I’ve always loved looking at abandoned buildings. I remember going on long car trips with my parents and sitting in the back seat watching the scenery go by; nothing caught my attention quite like an old house with its windows boarded up and ivy threatening to consume it whole, or a broken down barn, its walls leaning off its stone foundation as though a good wind could transport it to Oz. Such sceneries inspired me to wonder who lived there, and what ultimately caused them to walk away. Even better were the houses with the front door left open. Traveling by at 60mph my nose would be pressed up against the glass, hoping for a glimpse of peeling wallpaper inside. Did it burn? Perhaps the dog got out and they ran after it, never to return.

I think for me its mostly about the history I can’t read about in a book. I can walk around somewhere like Canterbury Cathedral and think more about all the shoes that wore the floor into ruts than I pay attention to the plaques, telling me which king or queen was entombed where. That’s what imagination is for, after all. Pure inspiration.

And so yes, for these reasons I enjoy looking at photos of abandoned buildings, taken by photographers who love to go into such places. I’d seen the term “ruin porn” a few times around the internet, but it wasn’t until I discovered photographer Seph Lawless, just yesterday in fact, that I decided to look up the term and see exactly what it means.

According to Wikipedia and another article – The Psychology of Ruin Porn I found, the term “ruin porn” refers to the concept that there are photographers out there who take pictures of abandoned places without documenting the wheres, whys and hows in which the places became dilapidated, thus exploiting them much like pornography exploits its subjects. I beg to differ. And yet, can I?

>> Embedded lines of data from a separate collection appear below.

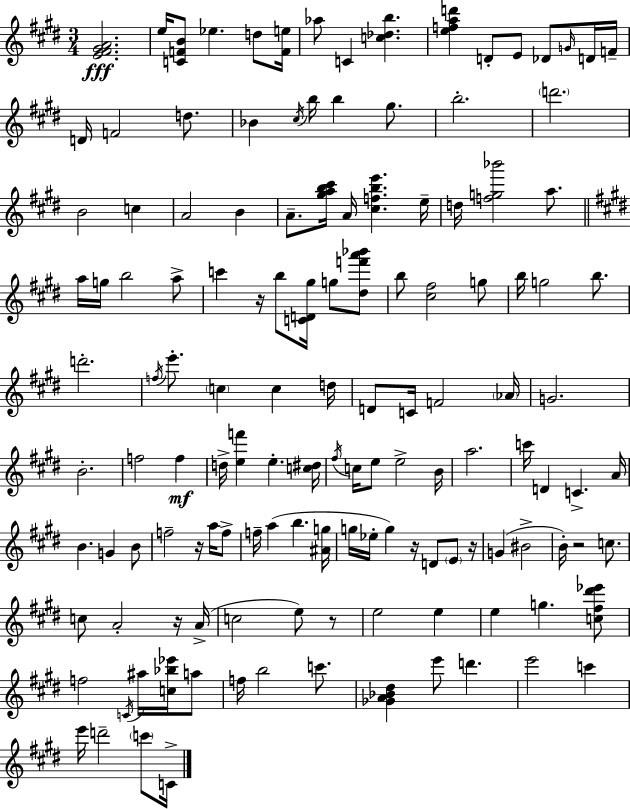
{
  \clef treble
  \numericTimeSignature
  \time 3/4
  \key e \major
  \repeat volta 2 { <e' fis' gis' a'>2.\fff | e''16 <c' f' b'>8 ees''4. d''8 <f' e''>16 | aes''8 c'4 <c'' des'' b''>4. | <e'' f'' a'' d'''>4 d'8-. e'8 des'8 \grace { g'16 } d'16 | \break f'16-- d'16 f'2 d''8. | bes'4 \acciaccatura { cis''16 } b''16 b''4 gis''8. | b''2.-. | \parenthesize d'''2. | \break b'2 c''4 | a'2 b'4 | a'8.-- <gis'' a'' b'' cis'''>16 a'16 <cis'' f'' b'' e'''>4. | e''16-- d''16 <f'' g'' bes'''>2 a''8. | \break \bar "||" \break \key e \major a''16 g''16 b''2 a''8-> | c'''4 r16 b''8 <c' d' gis''>16 g''8 <dis'' f''' a''' bes'''>8 | b''8 <cis'' fis''>2 g''8 | b''16 g''2 b''8. | \break d'''2.-. | \acciaccatura { f''16 } e'''8.-. \parenthesize c''4 c''4 | d''16 d'8 c'16 f'2 | \parenthesize aes'16 g'2. | \break b'2.-. | f''2 f''4\mf | d''16-> <e'' f'''>4 e''4.-. | <c'' dis''>16 \acciaccatura { fis''16 } c''16 e''8 e''2-> | \break b'16 a''2. | c'''16 d'4 c'4.-> | a'16 b'4. g'4 | b'8 f''2-- r16 a''16 | \break f''8-> f''16-- a''4( b''4. | <ais' g''>16 g''16 ees''16-. g''4) r16 d'8 \parenthesize e'8 | r16 g'4( bis'2-> | b'16-.) r2 c''8. | \break c''8 a'2-. | r16 a'16->( c''2 e''8) | r8 e''2 e''4 | e''4 g''4. | \break <c'' fis'' dis''' ees'''>8 f''2 \acciaccatura { c'16 } ais''16 | <c'' bes'' ees'''>16 a''8 f''16 b''2 | c'''8. <ges' a' bes' dis''>4 e'''8 d'''4. | e'''2 c'''4 | \break e'''16 d'''2-- | \parenthesize c'''8 c'16-> } \bar "|."
}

The third (and final) definition in Merriam Webster’s free online dictionary – and the only one not mentioning sex specifically, is this:

3: the depiction of acts in a sensational manner so as to arouse a quick intense emotional reaction

There is definitely something to this in regards to “ruin porn.” In seeing a picture of belongings left behind in the aftermath of disaster, strong feelings indeed are provoked. There’s nothing quite like an abandoned teddy bear left in the mud to bring a tear to the eye. We tend to sympathize inasmuch as what if it happened to us? But what of an empty, abandoned house? Must we know everything about its previous owners and what kind of devastation, whether financial or physical, caused them to leave in order to sympathize with them? Is taking a picture of the structure exploiting their misery in the same way the pornographer exploits his or her human subjects, for the sake of money and lust?

It’s a tough call.

I won’t stop looking at ruin photography; it still inspires stories within me. Does that make me a pornographer? Or is this all just another case of oversensitivity?

I’d sincerely love to know your thoughts.